Google's Gemini just made GPT-4 look like a baby’s toy?

TL;DR

Gemini Ultra is claimed to outperform GPT-4 across nearly all benchmark categories, while Gemini Pro is described as underperforming GPT-4 in most situations.

Briefing Cornell Notes

Briefing

Google’s Gemini Ultra is positioned as a near-universal benchmark winner, with claims that it outperforms GPT-4 across almost every major category—while Gemini Pro lags behind GPT-4 in most tests. The practical stakes are immediate: Gemini is already being used inside Google’s Bard chatbot (via Gemini Pro), and the next wave—Nano and Pro on Google Cloud starting December 13, with Ultra/“Pro Max” later—could reshape what users expect from mainstream AI systems.
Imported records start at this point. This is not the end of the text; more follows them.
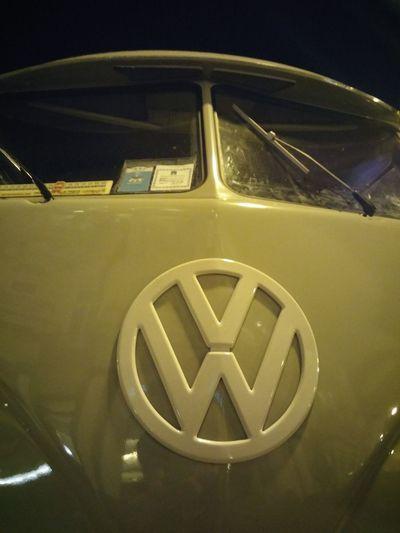 VW T1 VW T1 Van Germany Trieste Triestestreetlife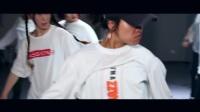 【WOD17】总决赛團隊宣传片—1758
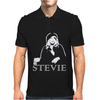 Stevie Nicks Mens Polo
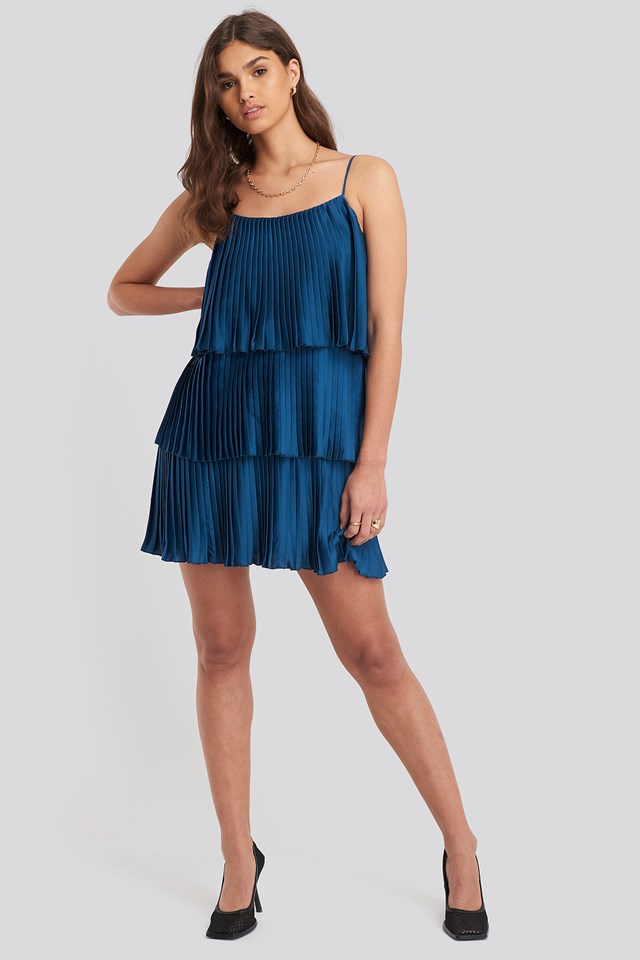 Fan Dress Medium Blue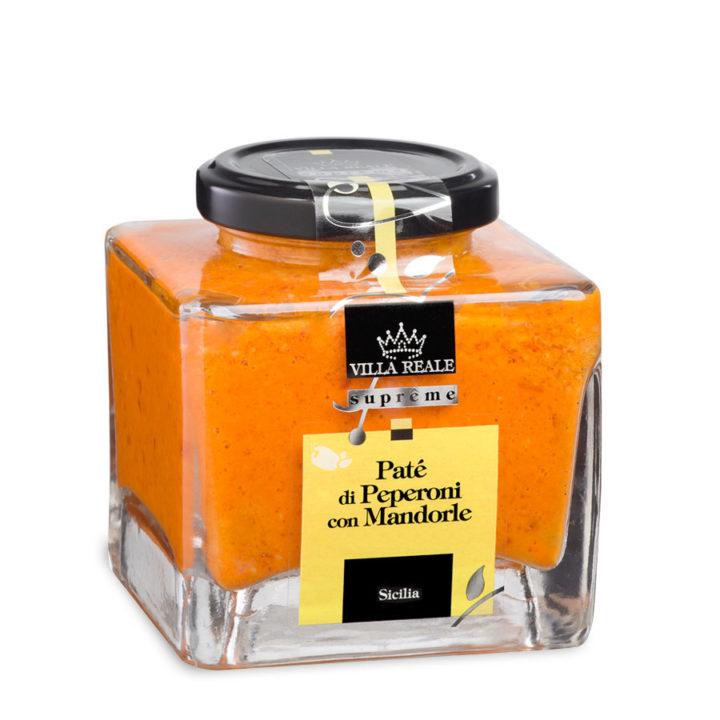 VRP22 Pepper almond pate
The model’s headline differentiator is multimodality: Gemini is trained to understand and generate across text, audio, images, and video. In Google’s demos, it can interpret a live video feed and respond in real time—recognizing a drawn duck, tracking an object through a “find the ball under the cup” game even after the cups are scrambled, and performing tasks like connect-the-dots. It also supports multimodal outputs, including generating images on the fly (with references to Stable Diffusion) and producing audio from prompts and even from images—such as generating “hair metal” music from an input prompt.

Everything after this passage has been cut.